20:00 I think there is a way to do that in a more intuitive way than to force the product that corresponds to it. There will be a way to axiomatize that in a more intuitive way, firstly, and secondly, it would be to do less explicitly the geometry expressed by abstracting space-time. And that will allow us at the end to find the space-time. I think that one thing to do is, in one way or another, to extend all this to a kind of notion of causality, not in its own way. Then we will want to expand it in such a way that it can describe this case as a particular case or a limit case, but that it is defined. Instead of making a theory of causal ensembles, as people do now, causal, it is a set, asking oneself if then, in a certain limit,
22:30 I'm going to do this exploration to see if it has already been published. We fix that in another session. I had a question. Who is my daughter? She is about to go to bed. Can you tell me in the chat? No, it's very simple. She is there. I'm waiting for her. She is there. I'm waiting for her. She is there. I'm waiting for her. I'm waiting for her. So, the Polar Code is the set of things that rely on the vectors of the world, isn't it? Yes, it is. Okay. It's the same thing.
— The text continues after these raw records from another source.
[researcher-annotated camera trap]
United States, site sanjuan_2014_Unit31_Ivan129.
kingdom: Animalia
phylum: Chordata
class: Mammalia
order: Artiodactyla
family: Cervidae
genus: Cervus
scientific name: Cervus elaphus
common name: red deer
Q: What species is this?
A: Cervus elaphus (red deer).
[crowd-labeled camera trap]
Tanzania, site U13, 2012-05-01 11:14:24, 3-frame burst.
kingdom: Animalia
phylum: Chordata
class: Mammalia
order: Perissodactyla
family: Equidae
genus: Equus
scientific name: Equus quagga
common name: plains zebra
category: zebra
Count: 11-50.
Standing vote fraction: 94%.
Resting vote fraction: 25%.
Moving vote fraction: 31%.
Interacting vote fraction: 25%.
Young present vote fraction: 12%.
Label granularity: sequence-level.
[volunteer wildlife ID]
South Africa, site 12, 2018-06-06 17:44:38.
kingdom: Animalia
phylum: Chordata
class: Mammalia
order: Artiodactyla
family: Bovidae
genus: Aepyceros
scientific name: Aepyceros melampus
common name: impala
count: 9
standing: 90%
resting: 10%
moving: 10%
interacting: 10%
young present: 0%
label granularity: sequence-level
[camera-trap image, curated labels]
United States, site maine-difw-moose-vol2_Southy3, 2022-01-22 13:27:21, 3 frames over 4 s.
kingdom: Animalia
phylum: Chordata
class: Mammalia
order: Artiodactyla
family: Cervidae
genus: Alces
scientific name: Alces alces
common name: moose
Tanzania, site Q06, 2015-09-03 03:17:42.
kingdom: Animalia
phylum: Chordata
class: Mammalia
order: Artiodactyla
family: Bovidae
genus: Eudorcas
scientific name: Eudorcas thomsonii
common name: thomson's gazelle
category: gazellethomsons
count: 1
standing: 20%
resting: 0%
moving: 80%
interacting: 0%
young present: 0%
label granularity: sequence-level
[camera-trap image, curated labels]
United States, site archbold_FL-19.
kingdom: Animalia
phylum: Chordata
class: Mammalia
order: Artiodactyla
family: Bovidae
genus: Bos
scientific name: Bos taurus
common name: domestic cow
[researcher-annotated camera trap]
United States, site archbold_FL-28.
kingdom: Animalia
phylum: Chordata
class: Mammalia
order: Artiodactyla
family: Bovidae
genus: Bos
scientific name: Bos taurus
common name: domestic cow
It's the same thing. It's the same thing. It's the same thing. It's the same thing. It's the same thing. It's the same thing. It's the same thing. It's the same thing. It's the same thing. It's the same thing. It's the same thing. It's the same thing. It's the same thing. It's the same thing. It's the same thing. It's the same thing. It's the same thing.
25:00 It's the same thing. It's the same thing. It's the same thing. Thank you for your attention. Thank you for your attention. Thank you for your attention.
27:30 Thank you for your attention. Thank you for your attention.